*** Material shown ***

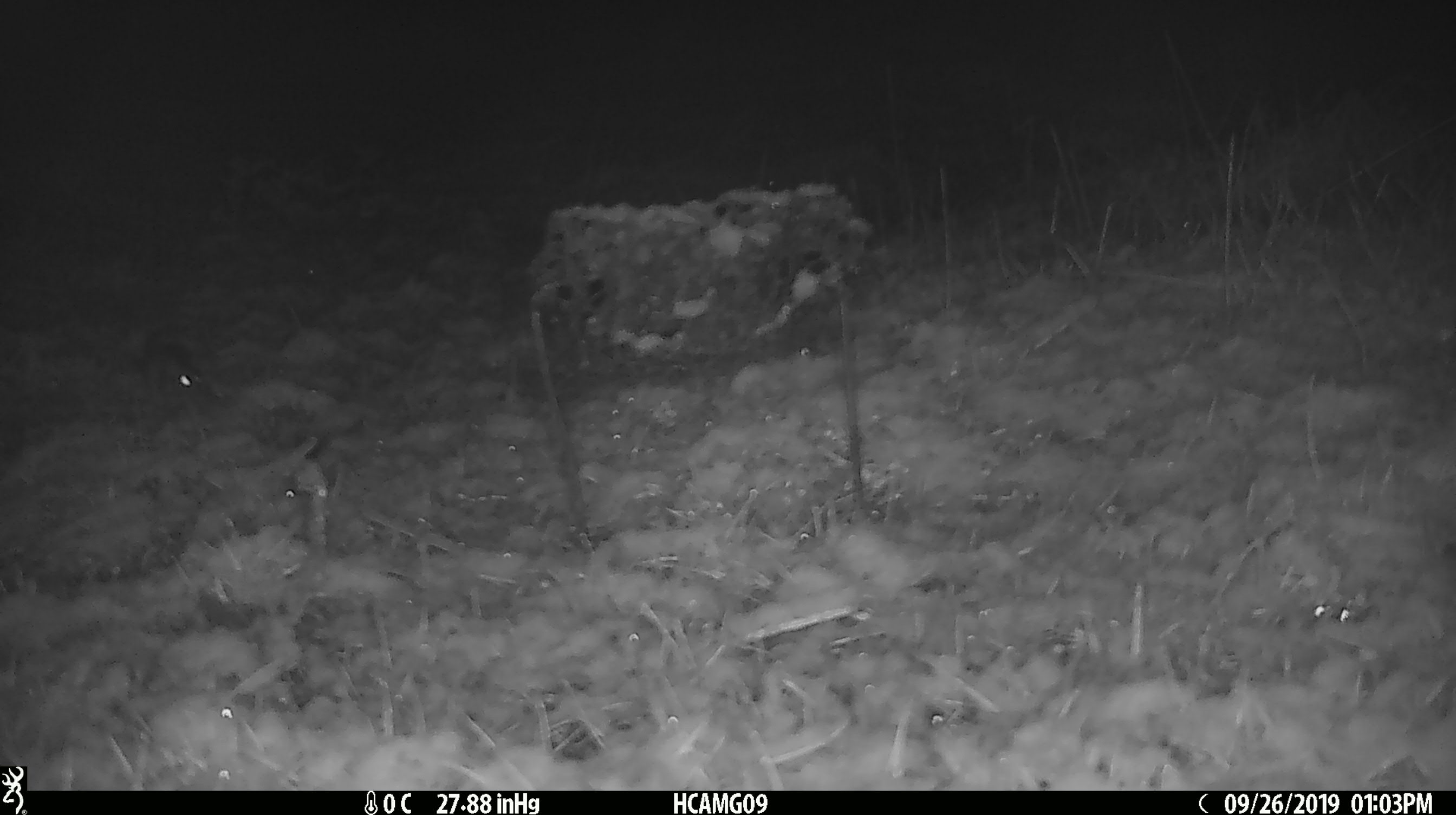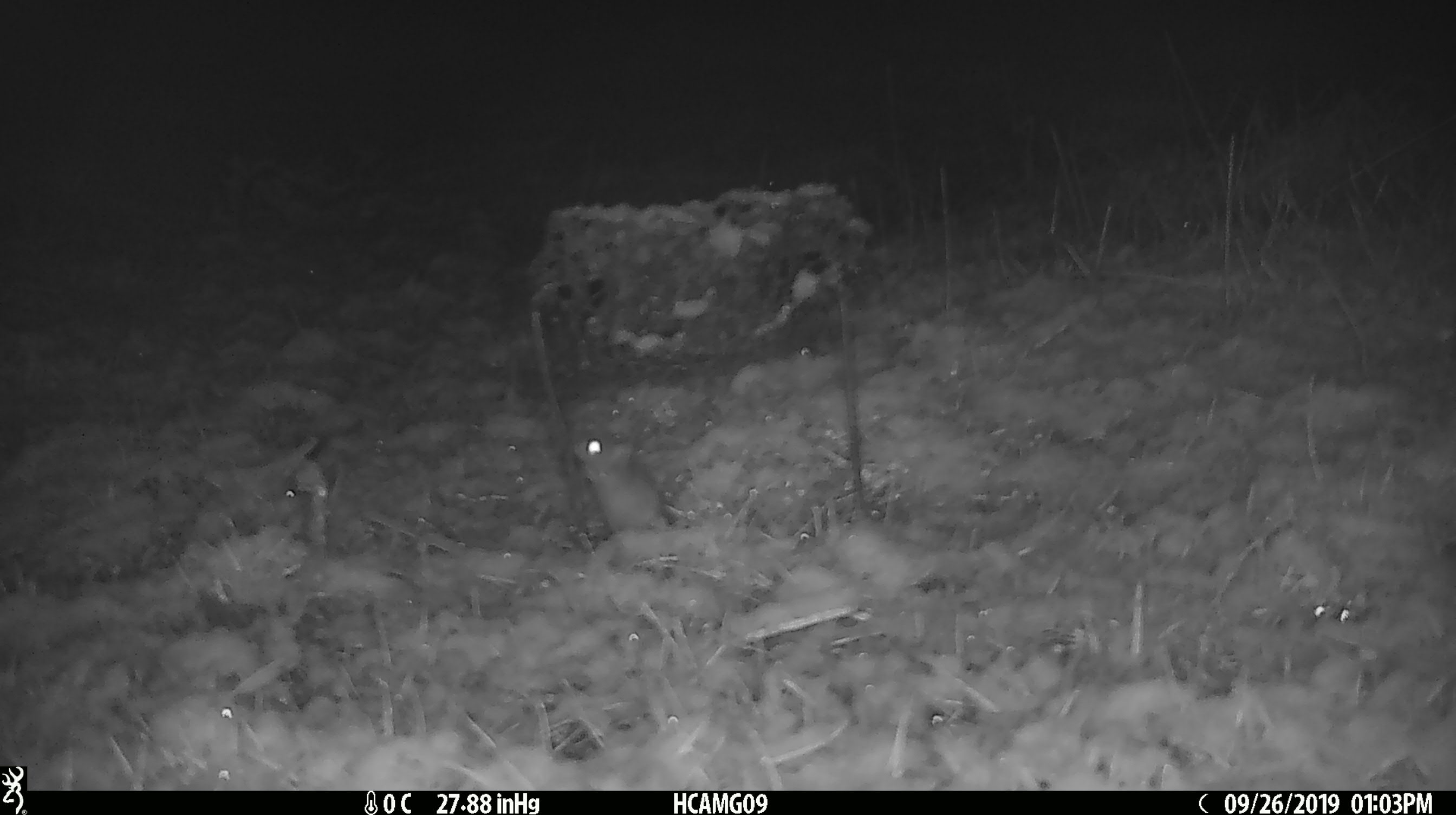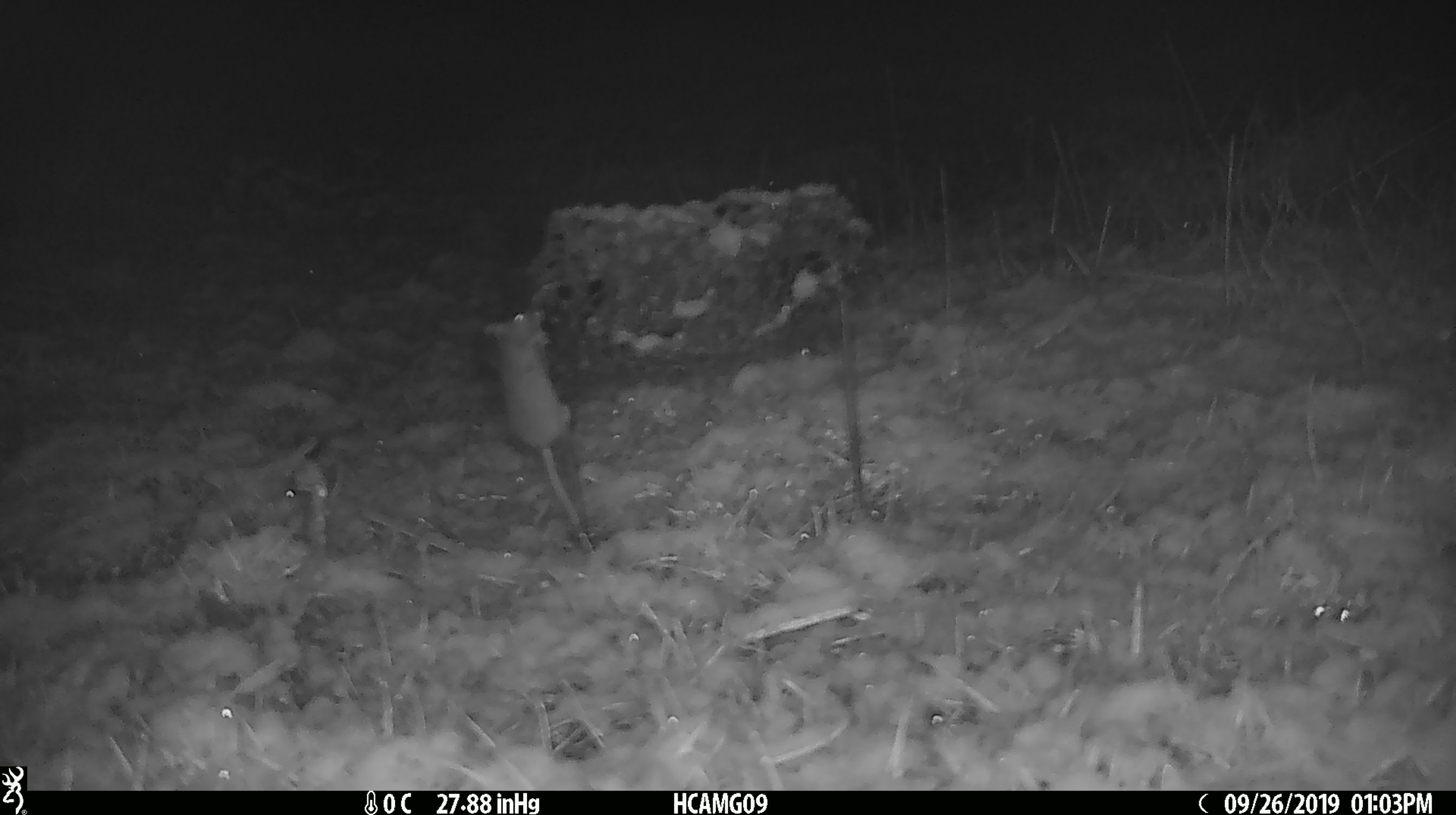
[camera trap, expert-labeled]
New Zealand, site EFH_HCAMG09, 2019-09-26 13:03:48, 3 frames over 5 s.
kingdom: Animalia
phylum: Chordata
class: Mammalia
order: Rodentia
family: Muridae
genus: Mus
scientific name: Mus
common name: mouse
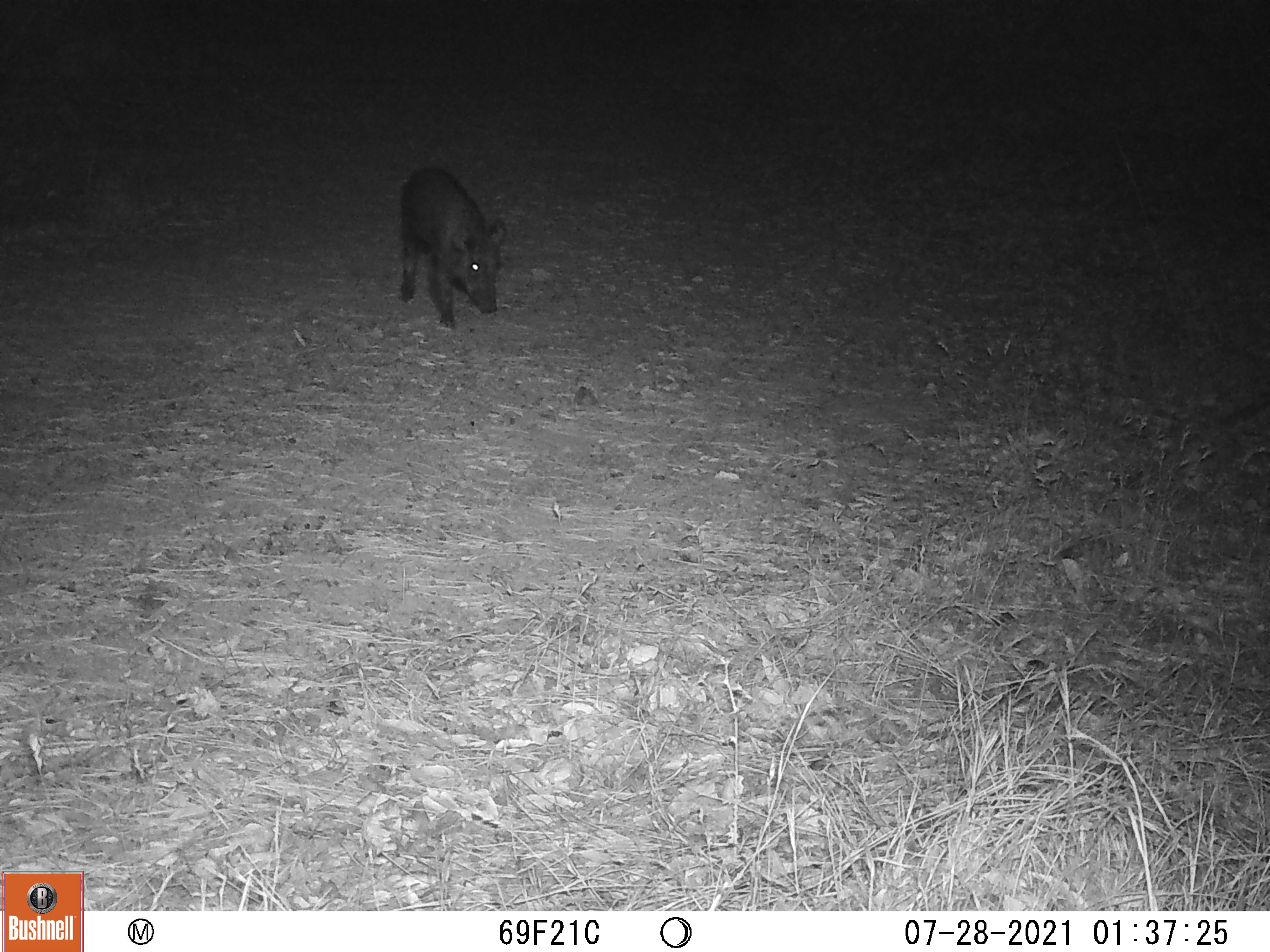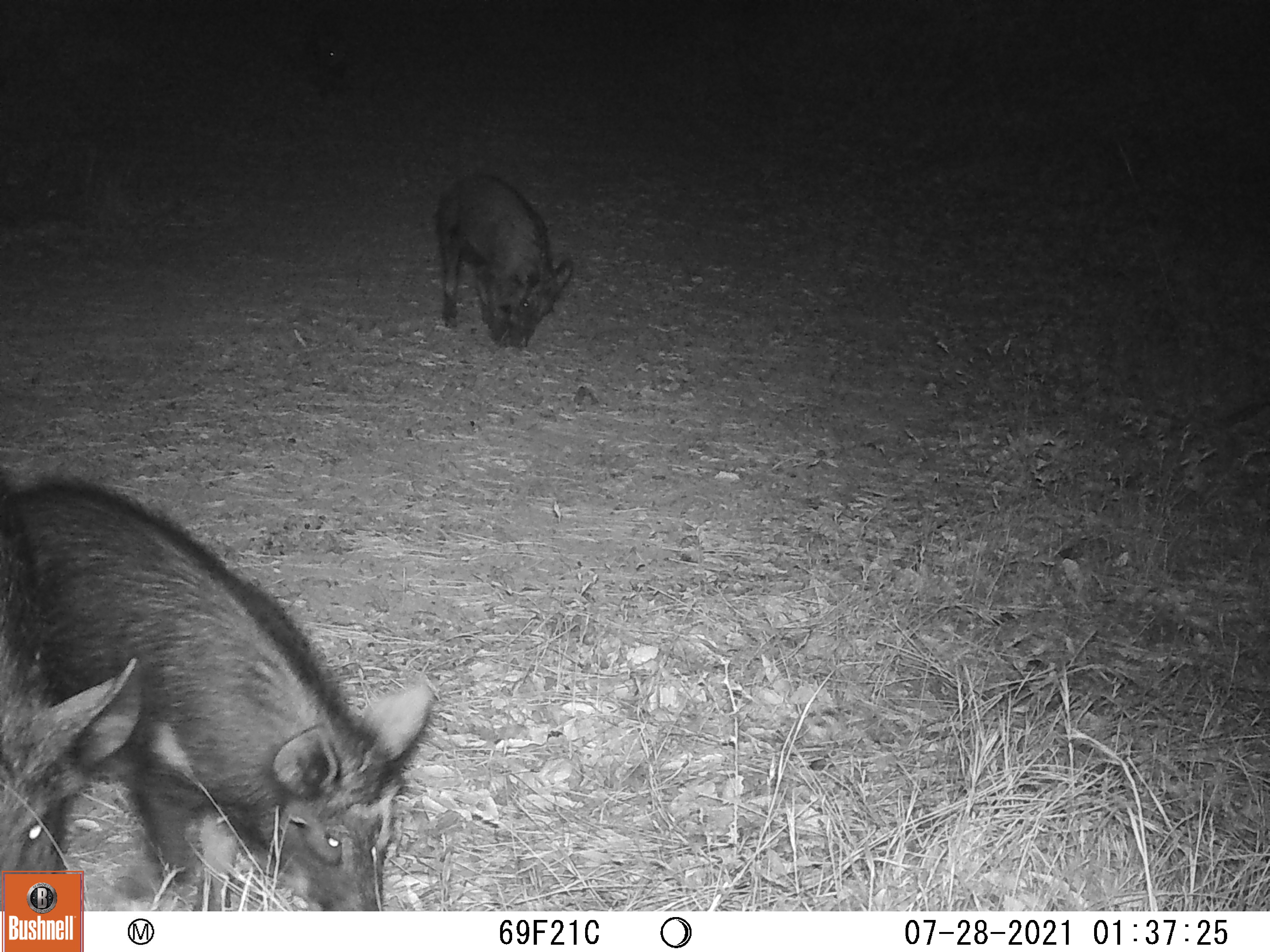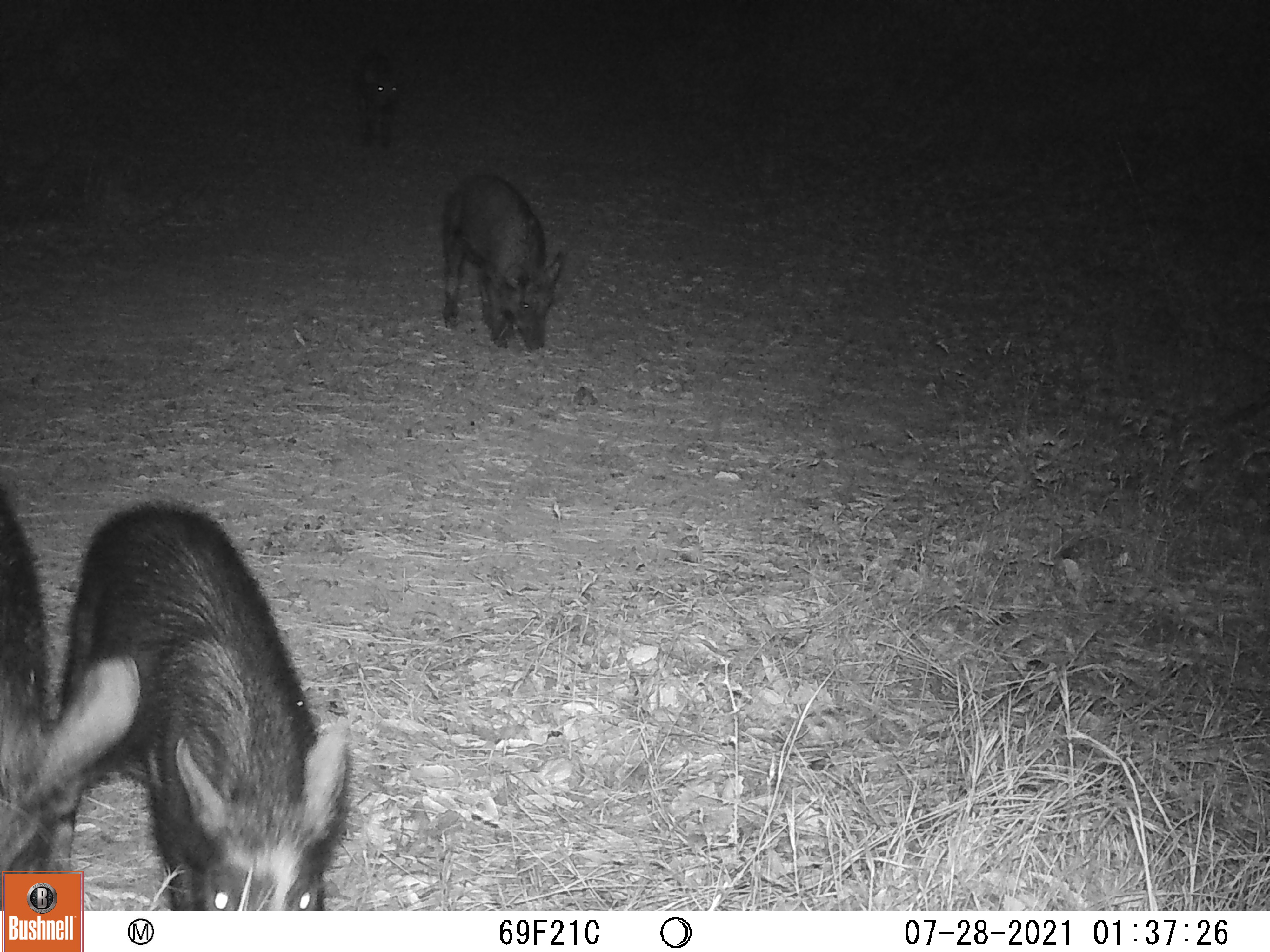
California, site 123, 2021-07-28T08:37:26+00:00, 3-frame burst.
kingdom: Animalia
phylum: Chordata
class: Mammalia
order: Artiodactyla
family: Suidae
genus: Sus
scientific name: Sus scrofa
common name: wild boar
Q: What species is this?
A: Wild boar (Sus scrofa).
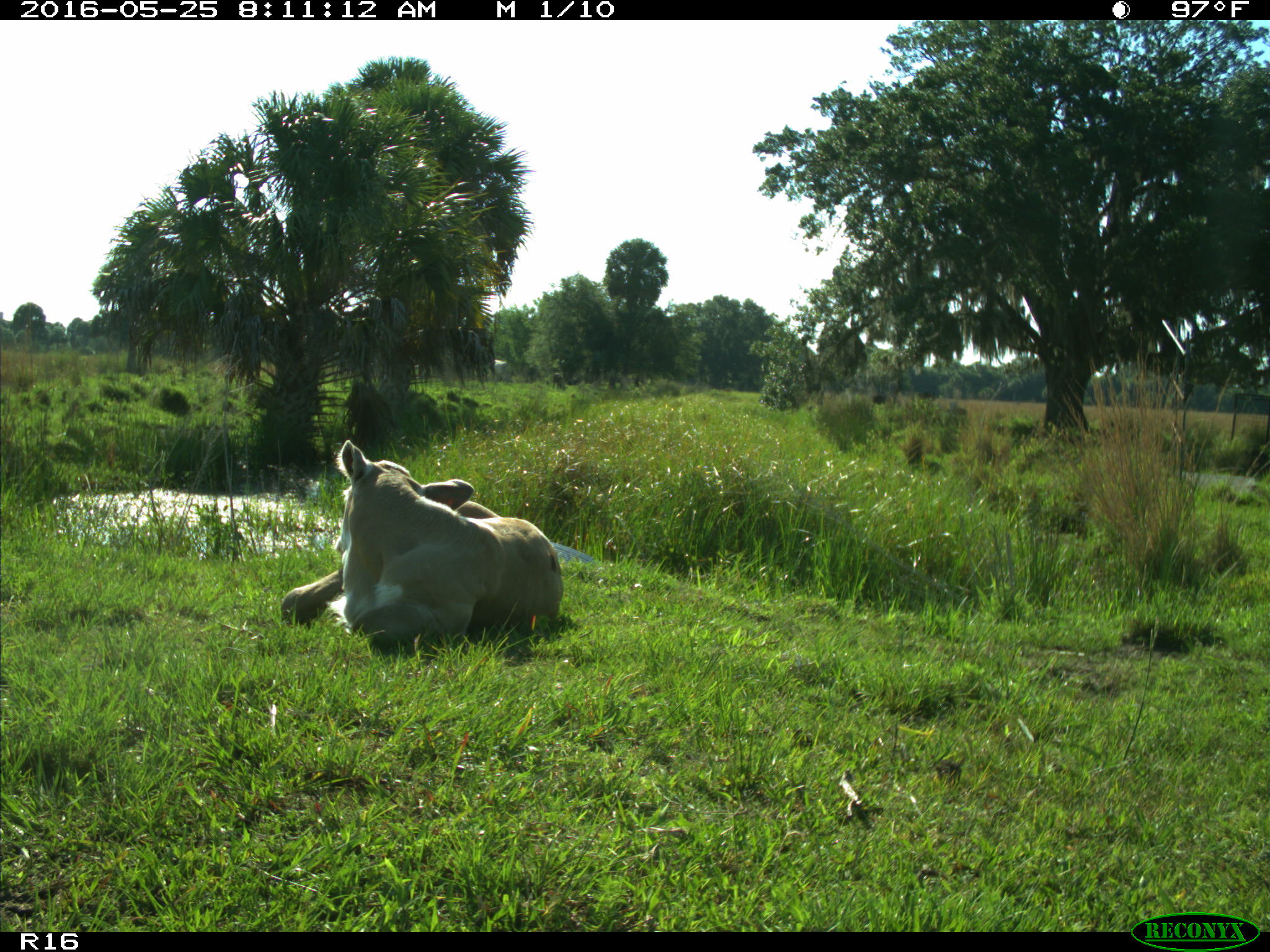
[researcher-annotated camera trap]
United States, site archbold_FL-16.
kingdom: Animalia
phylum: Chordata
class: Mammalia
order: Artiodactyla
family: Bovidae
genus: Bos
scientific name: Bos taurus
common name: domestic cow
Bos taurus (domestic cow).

***

Aim of the task. Give the data above again, exactly and completely. No pictures go in.

Result of this task.
[camera trap, expert-labeled]
New Zealand, site EFH_HCAMG09, 2019-09-26 13:03:48, 3 frames over 5 s.
kingdom: Animalia
phylum: Chordata
class: Mammalia
order: Rodentia
family: Muridae
genus: Mus
scientific name: Mus
common name: mouse
California, site 123, 2021-07-28T08:37:26+00:00, 3-frame burst.
kingdom: Animalia
phylum: Chordata
class: Mammalia
order: Artiodactyla
family: Suidae
genus: Sus
scientific name: Sus scrofa
common name: wild boar
Q: What species is this?
A: Wild boar (Sus scrofa).
[researcher-annotated camera trap]
United States, site archbold_FL-16.
kingdom: Animalia
phylum: Chordata
class: Mammalia
order: Artiodactyla
family: Bovidae
genus: Bos
scientific name: Bos taurus
common name: domestic cow
Bos taurus (domestic cow).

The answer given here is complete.